The proposed compromise redesign of the downtown boulevard was posted tonight on the city’s web site. Michael Kimball will be working on a full write-up Thursday. Quick observations on my behalf: the recommend option (A), provides far better access to the Farmers Market area than the original ODOT elevation would have given. The road, from what I can see, is still designed as a limited access boulevard that would seem to discourage the development of businesses fronting the street.
We’ll learn more this next week. In the meantime, here is the press release from the city:
Conceptual designs for the western end of the Oklahoma City Boulevard available for review
Residents can review conceptual drawings of the future Oklahoma City Boulevard where Classen, Reno and Western intersect through December 17 on www.okc.gov/okcblvd.
The drawings will be presented during a community meeting at 5:30 p.m. on December 3 at the Coca Cola Bricktown Events Center, 425 E California Ave. Attendees can park free in the lot directly south of the events center. Everyone is invited to attend.
Those who can’t attend the meeting can watch it live on Ustream. The meeting will also be posted on www.okc.gov by 4 p.m. the following day (Tuesday, Dec 18).
Comments about the project will be accepted during the meeting and through an online comment card posted on www.okc.gov and http://www.okladot.state.ok.us through December 17.
A short description of each option is below:
Alternate A is an east-west bridge on the Oklahoma City Boulevard over Western Avenue.

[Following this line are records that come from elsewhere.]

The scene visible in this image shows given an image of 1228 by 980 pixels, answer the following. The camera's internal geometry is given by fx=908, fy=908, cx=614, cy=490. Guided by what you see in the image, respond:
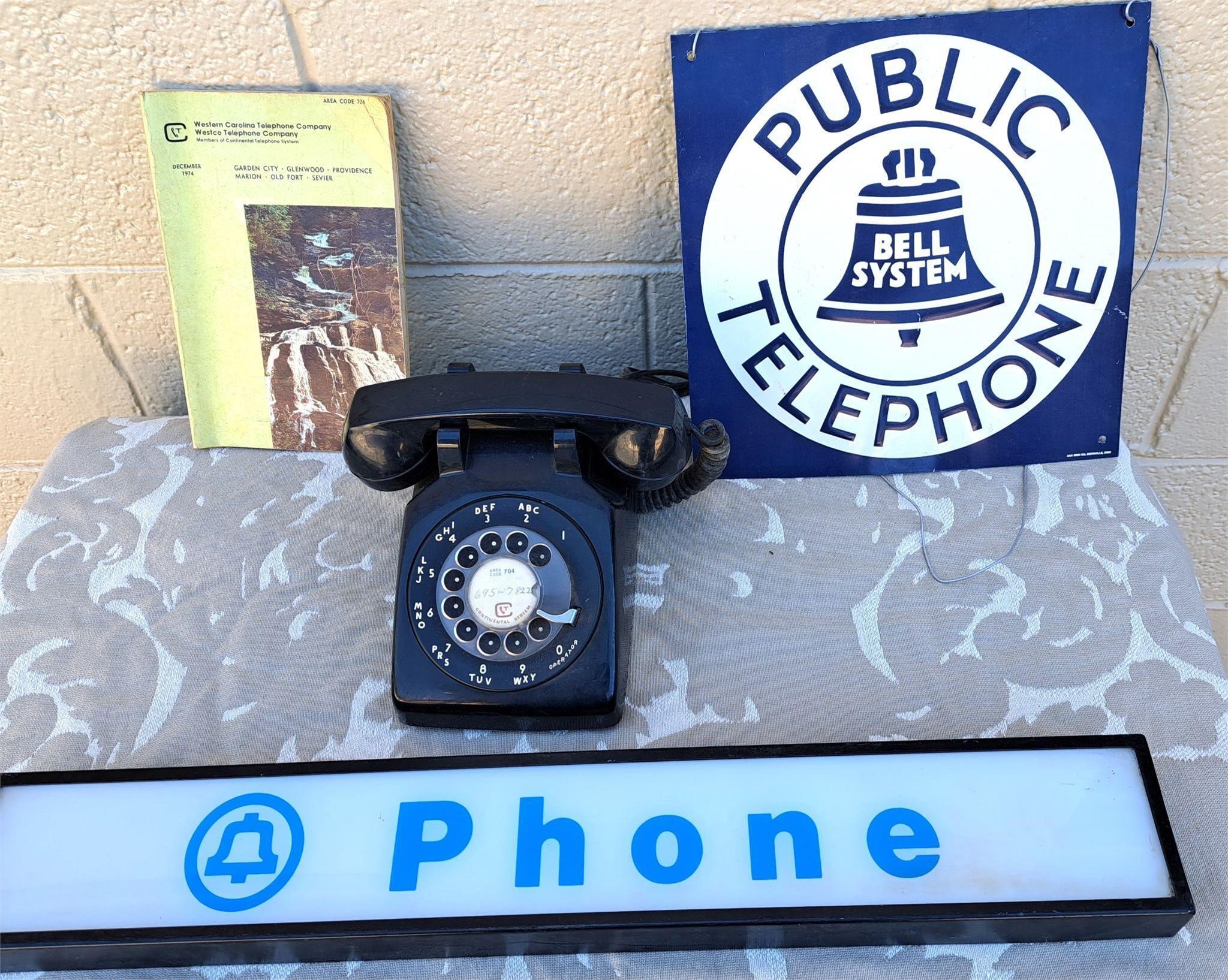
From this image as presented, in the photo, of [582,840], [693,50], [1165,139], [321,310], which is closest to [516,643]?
[582,840]

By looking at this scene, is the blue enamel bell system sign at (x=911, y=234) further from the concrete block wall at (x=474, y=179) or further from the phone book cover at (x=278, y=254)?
the phone book cover at (x=278, y=254)

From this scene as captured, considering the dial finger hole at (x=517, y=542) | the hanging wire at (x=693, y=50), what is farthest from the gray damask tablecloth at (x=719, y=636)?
the hanging wire at (x=693, y=50)

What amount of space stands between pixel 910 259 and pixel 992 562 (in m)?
0.28

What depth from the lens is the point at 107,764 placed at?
68cm

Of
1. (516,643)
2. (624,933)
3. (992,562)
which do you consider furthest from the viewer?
(992,562)

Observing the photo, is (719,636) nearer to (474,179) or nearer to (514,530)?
(514,530)

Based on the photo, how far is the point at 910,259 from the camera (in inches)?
32.3

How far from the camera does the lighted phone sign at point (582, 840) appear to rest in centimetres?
57

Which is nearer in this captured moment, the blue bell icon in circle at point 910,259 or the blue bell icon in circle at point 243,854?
the blue bell icon in circle at point 243,854

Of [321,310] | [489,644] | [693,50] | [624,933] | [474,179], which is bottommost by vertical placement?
[624,933]

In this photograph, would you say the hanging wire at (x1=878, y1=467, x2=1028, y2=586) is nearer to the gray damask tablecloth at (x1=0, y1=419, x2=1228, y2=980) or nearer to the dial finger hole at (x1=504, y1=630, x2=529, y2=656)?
the gray damask tablecloth at (x1=0, y1=419, x2=1228, y2=980)

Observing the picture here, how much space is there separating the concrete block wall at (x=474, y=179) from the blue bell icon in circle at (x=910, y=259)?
144mm

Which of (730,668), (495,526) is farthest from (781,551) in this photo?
(495,526)

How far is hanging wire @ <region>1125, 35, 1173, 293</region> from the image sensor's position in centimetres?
77
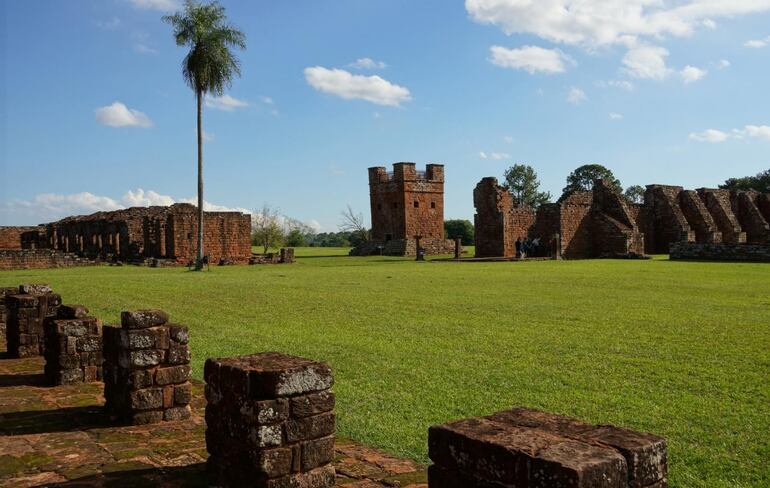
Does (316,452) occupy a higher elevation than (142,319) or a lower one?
lower

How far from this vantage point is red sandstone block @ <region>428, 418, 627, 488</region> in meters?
2.20

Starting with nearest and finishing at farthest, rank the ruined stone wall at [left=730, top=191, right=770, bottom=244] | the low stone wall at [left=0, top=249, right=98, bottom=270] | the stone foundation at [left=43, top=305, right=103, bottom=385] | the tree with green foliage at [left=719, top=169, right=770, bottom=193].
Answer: the stone foundation at [left=43, top=305, right=103, bottom=385] → the low stone wall at [left=0, top=249, right=98, bottom=270] → the ruined stone wall at [left=730, top=191, right=770, bottom=244] → the tree with green foliage at [left=719, top=169, right=770, bottom=193]

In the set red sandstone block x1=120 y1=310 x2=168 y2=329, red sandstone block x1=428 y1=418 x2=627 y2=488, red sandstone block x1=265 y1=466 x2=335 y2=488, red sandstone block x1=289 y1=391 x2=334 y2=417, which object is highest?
red sandstone block x1=120 y1=310 x2=168 y2=329

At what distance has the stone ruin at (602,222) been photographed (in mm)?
33125

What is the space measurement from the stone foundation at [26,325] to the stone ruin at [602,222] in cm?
2536

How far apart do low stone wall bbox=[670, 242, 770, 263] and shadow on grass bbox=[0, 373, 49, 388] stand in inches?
1004

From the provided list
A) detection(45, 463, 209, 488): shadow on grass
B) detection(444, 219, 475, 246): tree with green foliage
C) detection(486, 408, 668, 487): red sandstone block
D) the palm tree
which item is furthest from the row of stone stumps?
detection(444, 219, 475, 246): tree with green foliage

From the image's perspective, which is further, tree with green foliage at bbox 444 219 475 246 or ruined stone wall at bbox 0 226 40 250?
tree with green foliage at bbox 444 219 475 246

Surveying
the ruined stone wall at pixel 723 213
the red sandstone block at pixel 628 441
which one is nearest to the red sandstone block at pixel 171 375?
the red sandstone block at pixel 628 441

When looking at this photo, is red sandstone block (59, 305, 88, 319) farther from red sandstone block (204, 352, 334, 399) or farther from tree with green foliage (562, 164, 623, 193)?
tree with green foliage (562, 164, 623, 193)

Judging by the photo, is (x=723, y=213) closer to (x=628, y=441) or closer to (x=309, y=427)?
(x=309, y=427)

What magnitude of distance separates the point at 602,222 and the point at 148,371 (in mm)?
31697

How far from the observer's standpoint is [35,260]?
2961 cm

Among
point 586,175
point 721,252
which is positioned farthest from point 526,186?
point 721,252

Alternate B is a north-south bridge on Western Avenue over the Oklahoma City Boulevard.
Alternate C is a signalized intersection at Western Avenue and the Oklahoma City Boulevard.
Alternate D is a roundabout at the interchange of Western Avenue and the Oklahoma City Boulevard.

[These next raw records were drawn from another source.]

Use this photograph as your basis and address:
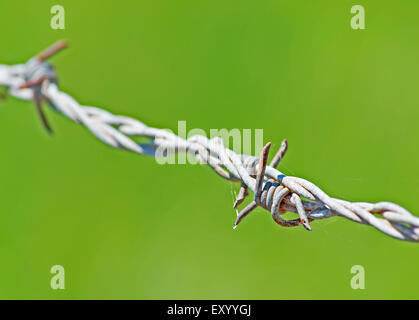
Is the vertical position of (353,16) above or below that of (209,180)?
above

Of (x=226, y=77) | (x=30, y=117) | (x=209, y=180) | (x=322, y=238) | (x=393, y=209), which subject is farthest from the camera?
(x=226, y=77)

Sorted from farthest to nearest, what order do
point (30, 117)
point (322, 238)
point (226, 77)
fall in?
point (226, 77)
point (30, 117)
point (322, 238)

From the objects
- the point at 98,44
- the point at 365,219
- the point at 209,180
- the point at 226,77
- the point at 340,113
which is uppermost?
the point at 98,44

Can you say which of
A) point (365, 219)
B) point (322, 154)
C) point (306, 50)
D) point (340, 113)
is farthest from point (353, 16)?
point (365, 219)

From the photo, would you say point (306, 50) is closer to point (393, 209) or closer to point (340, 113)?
point (340, 113)

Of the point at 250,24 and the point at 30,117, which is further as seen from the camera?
the point at 250,24

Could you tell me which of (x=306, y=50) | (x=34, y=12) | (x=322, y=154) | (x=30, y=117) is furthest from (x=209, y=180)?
(x=34, y=12)

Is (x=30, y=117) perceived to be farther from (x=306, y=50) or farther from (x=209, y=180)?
(x=306, y=50)
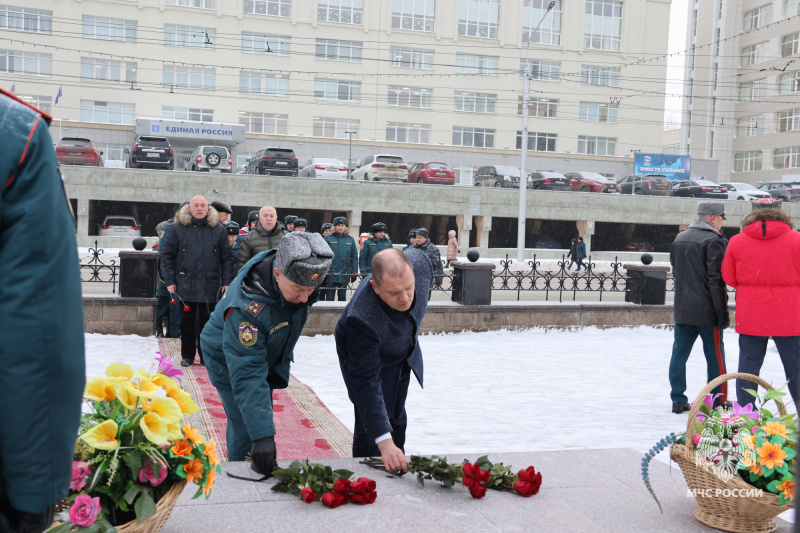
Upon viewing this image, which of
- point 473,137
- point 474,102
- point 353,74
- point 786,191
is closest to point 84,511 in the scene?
point 786,191

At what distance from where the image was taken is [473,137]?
50188mm

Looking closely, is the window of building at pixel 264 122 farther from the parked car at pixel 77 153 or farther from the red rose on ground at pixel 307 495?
the red rose on ground at pixel 307 495

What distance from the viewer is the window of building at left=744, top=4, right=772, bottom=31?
65.2 m

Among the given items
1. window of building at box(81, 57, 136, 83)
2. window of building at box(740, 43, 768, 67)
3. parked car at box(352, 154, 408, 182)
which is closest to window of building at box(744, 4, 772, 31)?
window of building at box(740, 43, 768, 67)

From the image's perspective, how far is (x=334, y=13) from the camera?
47281 millimetres

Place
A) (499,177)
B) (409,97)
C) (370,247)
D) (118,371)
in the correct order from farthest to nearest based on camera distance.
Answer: (409,97), (499,177), (370,247), (118,371)

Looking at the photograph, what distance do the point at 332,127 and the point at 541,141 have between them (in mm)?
14672

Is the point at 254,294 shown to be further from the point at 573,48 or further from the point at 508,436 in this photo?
the point at 573,48

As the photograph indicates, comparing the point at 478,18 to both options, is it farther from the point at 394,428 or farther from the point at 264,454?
the point at 264,454

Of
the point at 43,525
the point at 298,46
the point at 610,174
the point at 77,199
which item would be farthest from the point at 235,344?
the point at 610,174

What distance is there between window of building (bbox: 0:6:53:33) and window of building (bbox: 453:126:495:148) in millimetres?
25484

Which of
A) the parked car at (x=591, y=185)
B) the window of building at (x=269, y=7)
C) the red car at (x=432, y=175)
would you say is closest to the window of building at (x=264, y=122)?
the window of building at (x=269, y=7)

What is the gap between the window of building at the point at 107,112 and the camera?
43.9m

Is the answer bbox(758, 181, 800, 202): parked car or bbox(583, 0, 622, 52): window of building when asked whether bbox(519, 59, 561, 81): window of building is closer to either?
bbox(583, 0, 622, 52): window of building
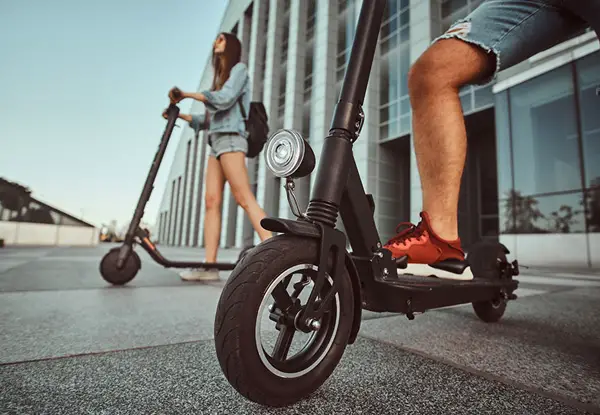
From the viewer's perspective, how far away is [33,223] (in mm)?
14859

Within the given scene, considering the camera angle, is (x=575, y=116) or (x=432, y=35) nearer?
(x=575, y=116)

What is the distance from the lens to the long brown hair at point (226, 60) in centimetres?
360

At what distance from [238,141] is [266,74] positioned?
62.2 feet

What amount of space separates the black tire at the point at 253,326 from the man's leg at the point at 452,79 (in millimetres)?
677

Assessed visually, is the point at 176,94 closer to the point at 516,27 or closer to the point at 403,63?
the point at 516,27

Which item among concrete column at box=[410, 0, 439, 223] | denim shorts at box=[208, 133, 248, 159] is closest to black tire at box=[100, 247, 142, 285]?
denim shorts at box=[208, 133, 248, 159]

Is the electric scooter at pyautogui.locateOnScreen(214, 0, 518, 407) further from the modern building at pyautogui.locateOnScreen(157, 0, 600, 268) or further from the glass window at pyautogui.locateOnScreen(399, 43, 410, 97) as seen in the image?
the glass window at pyautogui.locateOnScreen(399, 43, 410, 97)

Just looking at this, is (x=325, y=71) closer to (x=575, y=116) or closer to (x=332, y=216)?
(x=575, y=116)

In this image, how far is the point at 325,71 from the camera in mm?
15625

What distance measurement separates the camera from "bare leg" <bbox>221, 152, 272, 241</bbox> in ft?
10.1

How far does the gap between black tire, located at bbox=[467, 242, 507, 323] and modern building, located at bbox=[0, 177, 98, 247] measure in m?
15.9

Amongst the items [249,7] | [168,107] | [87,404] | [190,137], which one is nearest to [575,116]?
[168,107]

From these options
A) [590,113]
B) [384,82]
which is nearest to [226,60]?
[590,113]

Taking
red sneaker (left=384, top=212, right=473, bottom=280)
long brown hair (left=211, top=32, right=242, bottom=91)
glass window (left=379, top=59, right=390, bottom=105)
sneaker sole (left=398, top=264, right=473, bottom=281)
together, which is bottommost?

The meeting will be facilitated by Stantec, Inc., the traffic and planning consulting firm hired by the City to study options for the Western end of the Boulevard. The meeting is co-hosted by the City of Oklahoma City and the Oklahoma Department of Transportation.
The 2.4-mile Oklahoma City Boulevard, to be constructed by the Oklahoma Department of Transportation, will run from Pennsylvania to Byers along the former Interstate 40 route.
The Boulevard will be a premier entryway into Oklahoma City and include on-street parking, 15-foot sidewalks and landscaping. The project is expected to be constructed in phases beginning in 2013.